Lab 3: Linear Regression, Matrices, and Predicted Values

Initial set up, reading in data and initial data exploration
- Load libraries
- Data
Regression!
- A simple bivariate model
- A multivariate model
Interaction models
Prelimnary analysis:
- Aside on the formula
- Another aside, now on matrices
Fitted values and predictions
- Expanding the posibilities of the preditions
Plotting regression results
Formating regression tables.

Initial set up, reading in data and initial data exploration

Load libraries

We will use the following libraries so let’s make sure you install them

library(tidyverse)
library(texreg)
library(stargazer)

Data

This dataset is cross sectional data on industrial democracies. Containing:

`povred`	Percent of citizens lifted out of poverty by taxes and transfers
`enp`	Effective number of parties
`lnenp`	Natural log of effective number of parties
`maj`	Majoritarian election system dummy
`pr`	Proportional representation dummy
`unam`	Unanimity government dummy

Source of data and model Torben Iversen and David Soskice, 2002, ``Why do some democracies redistribute more than others?’’ Harvard University.

You can download it and load it (again, most of the time you will not be able to load it directly from the web)

iver <- read_csv("https://raw.githubusercontent.com/GarciaRios/govt_6029/master/data/iver.csv")

ok, let’s take a quick look

glimpse(iver)

Now a quick summary

summary(iver)

Regression!

The basic command for linear regression in R is lm(). A call to this function takes the generic form illustrated below:

res <- lm(y ~ x1 + x2 + x3, data = your.dataframe)

Let’s run a regression using the Iverson and Soskice data. We save the regression as an object and then print the summary of the results:

A simple bivariate model

Here let’s use povred as the outcome variable and lnenp as our only covariate

lm_bivar <- lm(povred ~ lnenp, data = iver)

summary(lm_bivar)

## Description of the task:
Can you reproduce the regression lab above in full, character for character?

## Available data:

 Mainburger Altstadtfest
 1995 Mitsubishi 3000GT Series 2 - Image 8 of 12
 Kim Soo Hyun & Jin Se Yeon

--

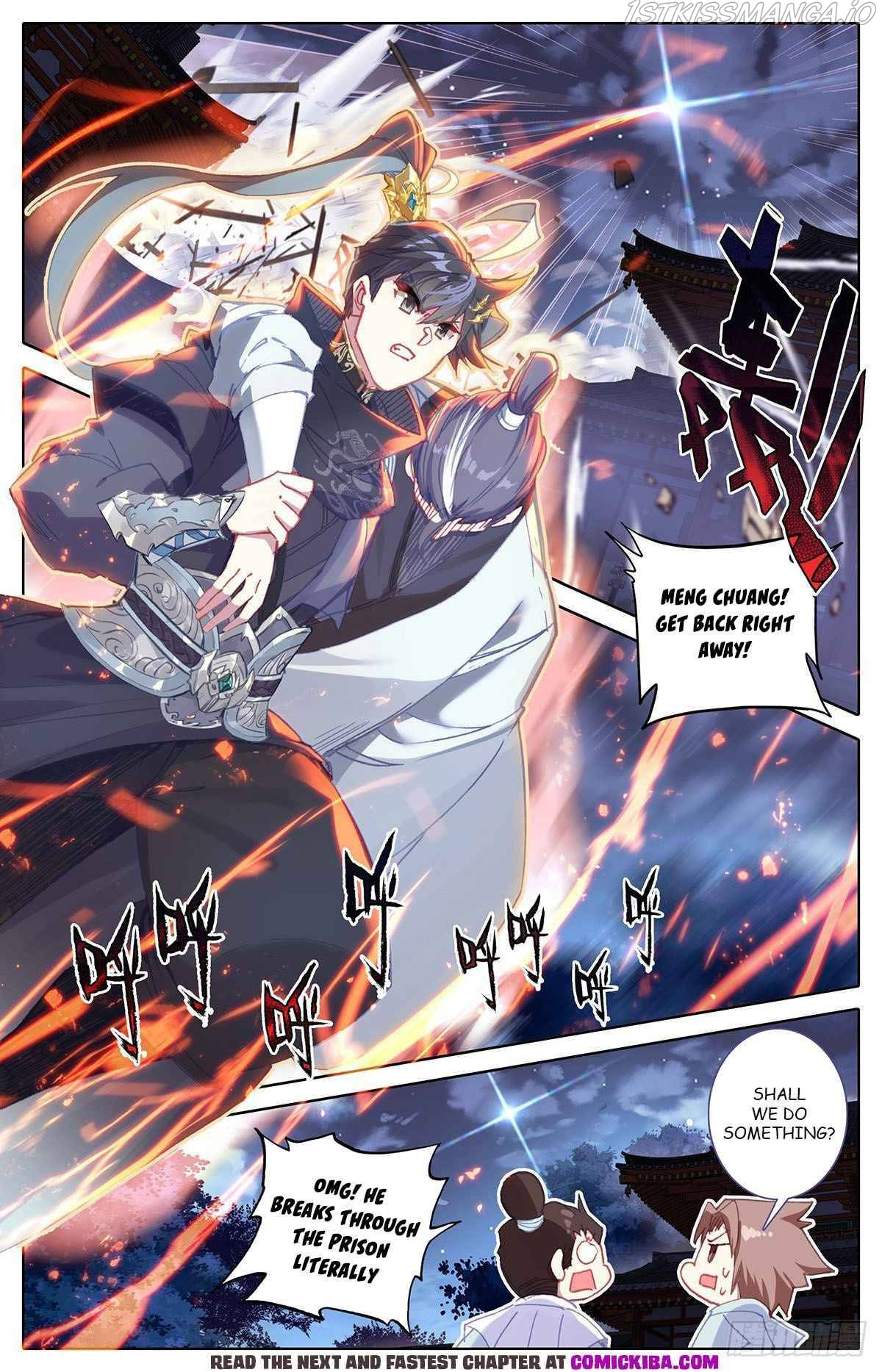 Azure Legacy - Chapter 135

## Response to the exercise:
Lab 3: Linear Regression, Matrices, and Predicted Values

Initial set up, reading in data and initial data exploration
- Load libraries
- Data
Regression!
- A simple bivariate model
- A multivariate model
Interaction models
Prelimnary analysis:
- Aside on the formula
- Another aside, now on matrices
Fitted values and predictions
- Expanding the posibilities of the preditions
Plotting regression results
Formating regression tables.

Initial set up, reading in data and initial data exploration

Load libraries

We will use the following libraries so let’s make sure you install them

library(tidyverse)
library(texreg)
library(stargazer)

Data

This dataset is cross sectional data on industrial democracies. Containing:

`povred`	Percent of citizens lifted out of poverty by taxes and transfers
`enp`	Effective number of parties
`lnenp`	Natural log of effective number of parties
`maj`	Majoritarian election system dummy
`pr`	Proportional representation dummy
`unam`	Unanimity government dummy

Source of data and model Torben Iversen and David Soskice, 2002, ``Why do some democracies redistribute more than others?’’ Harvard University.

You can download it and load it (again, most of the time you will not be able to load it directly from the web)

iver <- read_csv("https://raw.githubusercontent.com/GarciaRios/govt_6029/master/data/iver.csv")

ok, let’s take a quick look

glimpse(iver)

Now a quick summary

summary(iver)

Regression!

The basic command for linear regression in R is lm(). A call to this function takes the generic form illustrated below:

res <- lm(y ~ x1 + x2 + x3, data = your.dataframe)

Let’s run a regression using the Iverson and Soskice data. We save the regression as an object and then print the summary of the results:

A simple bivariate model

Here let’s use povred as the outcome variable and lnenp as our only covariate

lm_bivar <- lm(povred ~ lnenp, data = iver)

summary(lm_bivar)